3月6日|『水木しげる漫画大全集』を読む日々 vol.036

 サイクルロードレース、「ストラーデ・ビアンケ」を見る。今年はイタリア系のレースの放映権をJ SPORTSが獲得したので、見られるレースがぐっと増えた。ヨーロッパが舞台なので日本と時差があり、文字通り眠れない日が多くなりそうだ。自転車はまだ現地の明るいうちにやるからいいけれど(開催地にもよるが、日本時間だと深夜1時前後に終わるレースが多い)、サッカーなど夜にやるスポーツのファンはもっと大変なのだろうと想像する。まあ、うれしい悩みだ。

 サイクルロードレース中継を見ていると、つい声が出てしまうときがある。選手がアタックを決めたとき、あるいは逆に有力選手が遅れたとき、落車などトラブルがあったとき、スプリントでのゴールシーンなど。サイクルロードレースの場合、レースの全貌を常にチェックできるわけではないので、カメラが切り替わったことで〈事件〉を知るケースも多く、そこが球技とは違うところだろう。

 年間で最も中継を見るスポーツはプロ野球で、その機会は他のスポーツと比べて圧倒的に多い。しかし、意外にプロ野球では見ていて声を出すシーンは少ない。誰かと見ているときは、情報を出し合ったり、解説めいたことをしたり、何かと話しながら画面を見るが、それはどのスポーツでも同じことであって、一人で見ているときはほとんど黙って見ている。なんとなくプロ野球はテレビに向かってブーブーと文句を垂れたり、応援しているチームが負けると不機嫌になったりするイメージがあるが、僕の場合はまったくそんなことがない。とても穏やかな観戦者だと思う。

 見ているときに最も声が出るのはラグビーだと思う。これは一人で中継を見ていてもしょっちゅう声が出る。特に応援しているチームはないのだけれど、トライのシーンでは、いった、とか、やった、とか言ってしまうし、パスが見事に通ったときなども声が出る。おそらく観戦中に最も興奮しているのはラグビーだ。

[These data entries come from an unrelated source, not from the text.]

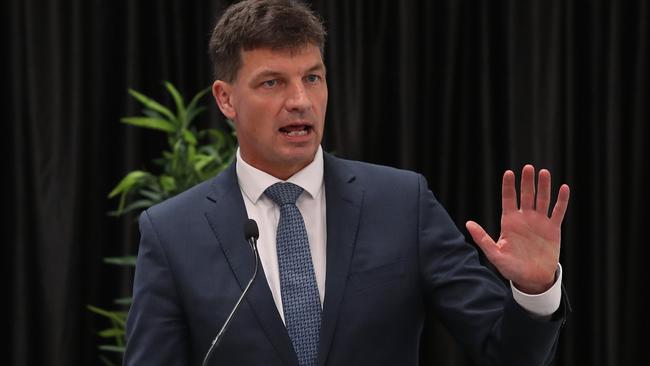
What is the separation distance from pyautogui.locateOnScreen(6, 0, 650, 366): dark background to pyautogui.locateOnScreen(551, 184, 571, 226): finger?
89.5 inches

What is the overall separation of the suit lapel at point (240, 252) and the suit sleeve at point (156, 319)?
5.1 inches

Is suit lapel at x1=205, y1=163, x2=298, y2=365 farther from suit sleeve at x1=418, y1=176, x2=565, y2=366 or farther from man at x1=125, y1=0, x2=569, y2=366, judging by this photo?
suit sleeve at x1=418, y1=176, x2=565, y2=366

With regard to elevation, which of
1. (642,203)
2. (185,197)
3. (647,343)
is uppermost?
(185,197)

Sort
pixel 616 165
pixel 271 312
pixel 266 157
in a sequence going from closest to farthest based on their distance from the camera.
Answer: pixel 271 312 < pixel 266 157 < pixel 616 165

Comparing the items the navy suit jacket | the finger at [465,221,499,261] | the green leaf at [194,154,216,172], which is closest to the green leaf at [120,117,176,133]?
the green leaf at [194,154,216,172]

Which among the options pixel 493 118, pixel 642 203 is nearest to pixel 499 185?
pixel 493 118

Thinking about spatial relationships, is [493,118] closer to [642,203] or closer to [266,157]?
[642,203]

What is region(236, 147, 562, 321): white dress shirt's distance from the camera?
212 cm

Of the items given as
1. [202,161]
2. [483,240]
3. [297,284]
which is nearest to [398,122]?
[202,161]

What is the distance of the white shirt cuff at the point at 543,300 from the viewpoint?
6.14ft

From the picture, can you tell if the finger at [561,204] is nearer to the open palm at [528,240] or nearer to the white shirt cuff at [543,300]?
the open palm at [528,240]

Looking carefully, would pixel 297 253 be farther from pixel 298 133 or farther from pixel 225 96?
pixel 225 96

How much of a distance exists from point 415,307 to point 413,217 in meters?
0.19

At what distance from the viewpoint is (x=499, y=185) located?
4.16 m
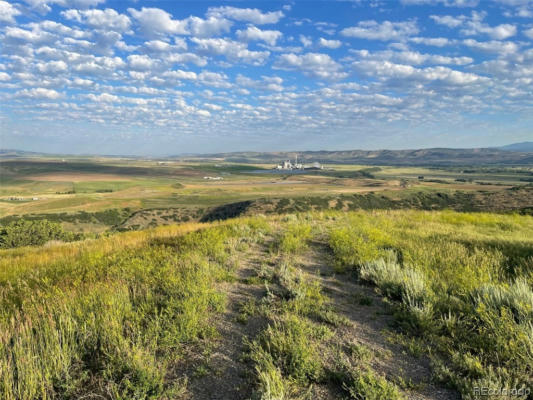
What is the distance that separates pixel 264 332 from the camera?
13.6 ft

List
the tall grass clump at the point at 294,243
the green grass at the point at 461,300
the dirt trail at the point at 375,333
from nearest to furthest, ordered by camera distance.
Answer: the dirt trail at the point at 375,333 < the green grass at the point at 461,300 < the tall grass clump at the point at 294,243

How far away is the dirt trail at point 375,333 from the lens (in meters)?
3.31

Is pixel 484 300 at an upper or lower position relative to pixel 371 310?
upper

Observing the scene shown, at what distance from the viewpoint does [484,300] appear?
4.84 m

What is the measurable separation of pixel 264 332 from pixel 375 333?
182cm

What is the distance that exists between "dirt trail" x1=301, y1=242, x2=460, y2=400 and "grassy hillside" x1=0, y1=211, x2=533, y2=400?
18 millimetres

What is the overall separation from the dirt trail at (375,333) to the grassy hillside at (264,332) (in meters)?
0.02

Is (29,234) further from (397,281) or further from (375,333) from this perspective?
(375,333)

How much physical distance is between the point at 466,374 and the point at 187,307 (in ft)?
12.9

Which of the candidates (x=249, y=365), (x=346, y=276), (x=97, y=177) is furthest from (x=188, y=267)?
(x=97, y=177)

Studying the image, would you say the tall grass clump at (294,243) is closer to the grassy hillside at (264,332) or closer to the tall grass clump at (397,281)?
the grassy hillside at (264,332)

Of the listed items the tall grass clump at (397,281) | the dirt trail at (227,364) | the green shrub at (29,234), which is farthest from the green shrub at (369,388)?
the green shrub at (29,234)

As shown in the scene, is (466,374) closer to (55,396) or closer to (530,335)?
(530,335)

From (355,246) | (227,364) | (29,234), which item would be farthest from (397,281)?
(29,234)
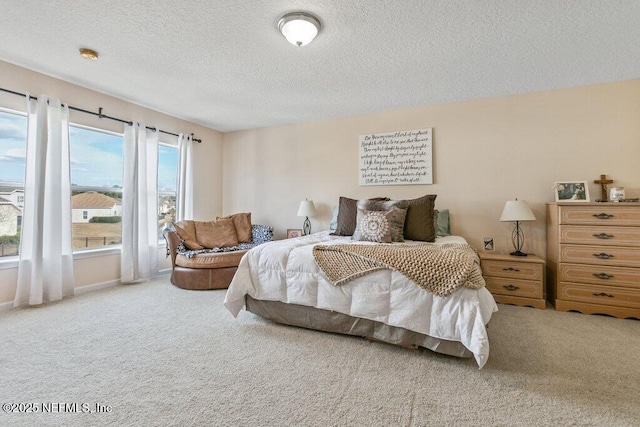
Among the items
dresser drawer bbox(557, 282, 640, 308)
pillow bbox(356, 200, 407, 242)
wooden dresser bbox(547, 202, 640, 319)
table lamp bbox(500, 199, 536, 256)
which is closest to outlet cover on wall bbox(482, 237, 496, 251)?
table lamp bbox(500, 199, 536, 256)

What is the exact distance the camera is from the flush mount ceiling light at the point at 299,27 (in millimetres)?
2006

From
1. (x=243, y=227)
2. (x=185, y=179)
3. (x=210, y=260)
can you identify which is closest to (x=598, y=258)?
(x=210, y=260)

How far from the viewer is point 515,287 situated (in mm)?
2955

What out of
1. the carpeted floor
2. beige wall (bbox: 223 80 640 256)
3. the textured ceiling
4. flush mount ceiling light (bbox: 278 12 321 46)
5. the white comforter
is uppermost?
the textured ceiling

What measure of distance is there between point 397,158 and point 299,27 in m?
2.27

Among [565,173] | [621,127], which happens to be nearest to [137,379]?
[565,173]

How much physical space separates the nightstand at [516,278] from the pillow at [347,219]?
1.41m

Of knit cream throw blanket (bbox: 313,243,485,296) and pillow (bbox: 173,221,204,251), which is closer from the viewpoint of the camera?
knit cream throw blanket (bbox: 313,243,485,296)

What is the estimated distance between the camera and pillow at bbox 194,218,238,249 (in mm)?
3985

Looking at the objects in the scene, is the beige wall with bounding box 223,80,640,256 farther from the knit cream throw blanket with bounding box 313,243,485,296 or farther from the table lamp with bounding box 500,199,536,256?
the knit cream throw blanket with bounding box 313,243,485,296

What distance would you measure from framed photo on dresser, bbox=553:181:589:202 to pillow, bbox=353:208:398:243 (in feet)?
5.91

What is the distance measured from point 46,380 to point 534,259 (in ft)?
12.9

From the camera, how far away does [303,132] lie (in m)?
4.52

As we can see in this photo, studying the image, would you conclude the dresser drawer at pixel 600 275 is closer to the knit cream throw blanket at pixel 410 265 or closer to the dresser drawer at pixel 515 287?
the dresser drawer at pixel 515 287
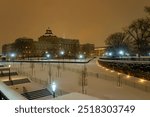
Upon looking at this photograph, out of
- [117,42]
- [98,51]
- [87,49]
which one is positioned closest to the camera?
[117,42]

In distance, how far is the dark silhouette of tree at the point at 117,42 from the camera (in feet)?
215

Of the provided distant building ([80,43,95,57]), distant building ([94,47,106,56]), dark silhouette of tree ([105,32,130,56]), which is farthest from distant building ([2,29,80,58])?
distant building ([94,47,106,56])

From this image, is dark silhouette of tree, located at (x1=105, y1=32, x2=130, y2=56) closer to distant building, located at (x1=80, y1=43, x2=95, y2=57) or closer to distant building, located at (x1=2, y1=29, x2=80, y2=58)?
distant building, located at (x1=2, y1=29, x2=80, y2=58)

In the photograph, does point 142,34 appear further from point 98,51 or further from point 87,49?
point 98,51

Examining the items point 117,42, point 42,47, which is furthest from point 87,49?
point 42,47

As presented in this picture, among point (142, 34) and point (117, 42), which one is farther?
point (117, 42)

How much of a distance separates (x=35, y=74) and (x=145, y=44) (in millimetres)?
23228

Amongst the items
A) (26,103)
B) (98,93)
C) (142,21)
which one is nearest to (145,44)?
(142,21)

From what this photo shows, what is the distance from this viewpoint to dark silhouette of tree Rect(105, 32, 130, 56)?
65.5 m

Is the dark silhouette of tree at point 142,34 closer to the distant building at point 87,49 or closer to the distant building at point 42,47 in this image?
the distant building at point 42,47

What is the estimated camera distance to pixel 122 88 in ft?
81.1

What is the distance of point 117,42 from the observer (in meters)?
68.4

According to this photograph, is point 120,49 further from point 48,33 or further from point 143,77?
point 143,77

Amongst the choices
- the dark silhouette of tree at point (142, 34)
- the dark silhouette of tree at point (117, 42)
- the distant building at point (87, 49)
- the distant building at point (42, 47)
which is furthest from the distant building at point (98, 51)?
the dark silhouette of tree at point (142, 34)
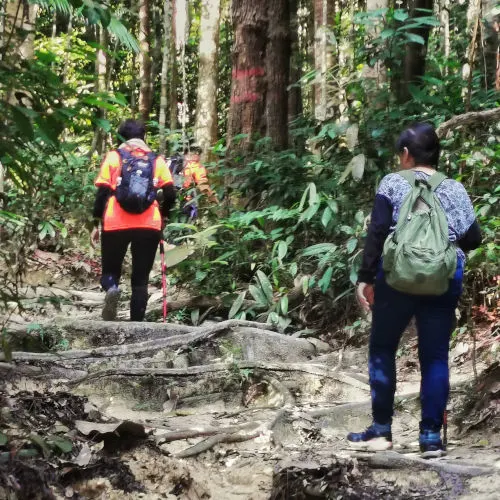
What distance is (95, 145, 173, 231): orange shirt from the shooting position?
6641mm

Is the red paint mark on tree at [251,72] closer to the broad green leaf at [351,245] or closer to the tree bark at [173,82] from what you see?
the broad green leaf at [351,245]

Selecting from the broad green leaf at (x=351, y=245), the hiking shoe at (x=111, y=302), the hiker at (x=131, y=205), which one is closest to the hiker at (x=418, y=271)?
the broad green leaf at (x=351, y=245)

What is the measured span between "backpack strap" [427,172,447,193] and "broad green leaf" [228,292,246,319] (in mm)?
4179

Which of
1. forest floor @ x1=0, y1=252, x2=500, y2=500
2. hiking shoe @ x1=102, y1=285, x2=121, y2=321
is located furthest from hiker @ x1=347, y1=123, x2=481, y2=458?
hiking shoe @ x1=102, y1=285, x2=121, y2=321

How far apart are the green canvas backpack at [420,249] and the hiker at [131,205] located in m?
3.39

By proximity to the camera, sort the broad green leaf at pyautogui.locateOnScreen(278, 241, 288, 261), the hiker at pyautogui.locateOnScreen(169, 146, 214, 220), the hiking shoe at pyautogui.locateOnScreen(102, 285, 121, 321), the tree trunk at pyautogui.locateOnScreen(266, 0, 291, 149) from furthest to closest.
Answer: the tree trunk at pyautogui.locateOnScreen(266, 0, 291, 149)
the hiker at pyautogui.locateOnScreen(169, 146, 214, 220)
the broad green leaf at pyautogui.locateOnScreen(278, 241, 288, 261)
the hiking shoe at pyautogui.locateOnScreen(102, 285, 121, 321)

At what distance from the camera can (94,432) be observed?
11.1 feet

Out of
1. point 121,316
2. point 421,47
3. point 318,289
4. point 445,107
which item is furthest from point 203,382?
point 421,47

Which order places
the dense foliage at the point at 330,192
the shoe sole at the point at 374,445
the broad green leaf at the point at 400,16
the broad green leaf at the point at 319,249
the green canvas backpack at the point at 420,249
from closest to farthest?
the green canvas backpack at the point at 420,249
the shoe sole at the point at 374,445
the dense foliage at the point at 330,192
the broad green leaf at the point at 400,16
the broad green leaf at the point at 319,249

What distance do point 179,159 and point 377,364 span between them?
688 centimetres

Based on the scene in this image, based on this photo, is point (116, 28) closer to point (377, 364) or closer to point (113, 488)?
point (113, 488)

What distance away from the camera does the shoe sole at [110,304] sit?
7020 mm

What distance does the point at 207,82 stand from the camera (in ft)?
45.4

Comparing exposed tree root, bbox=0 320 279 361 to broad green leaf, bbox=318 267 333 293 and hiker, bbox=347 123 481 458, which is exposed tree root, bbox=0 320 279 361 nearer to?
broad green leaf, bbox=318 267 333 293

 ラグビーと野球を比べたとき、肉体の接触があり、パワーとスピード、またスタミナなど、フィジカルなタフさが魅力なラグビーには、有無を言わさず声を出させる要素があるのかもしれない。逆に、僕の場合、野球はある程度瞬時に状況が把握でき、またこの先起こりうることが把握できているので、〈思わず〉声をあげるということが少ないのかもしれない。つまり、たいていの場合、冷静でいられるのだ。それでも時に興奮し、声が出て、目頭が熱くなるシーンもある。だからこそ、スポーツは見ていて楽しい。

 本を読んで声が出ることも、そう多くはない。というより、映像と比べると、ほとんどない。

 それでもやはり、声を出して笑うこともあれば、つい唸ってしまうこともある。

 『水木しげる漫画大全集』通巻005の「墓の町」は、読み終わったとき、誰に聞かせるでもなく、「名作だなあ」と一人呟いたし、深川岳志さんの『軽井沢日記』は、深夜に寝室で読んでいるにもかかわらず声を出して笑ってしまい、寝ている妻を起こしそうになってしまった。感動してやろう、笑ってやろうと本に向かうわけではないので、思わず声が漏れたとき、僕は自分でも驚いてしまうし、たまにそういう本に遭遇すると、より強く印象にも残る。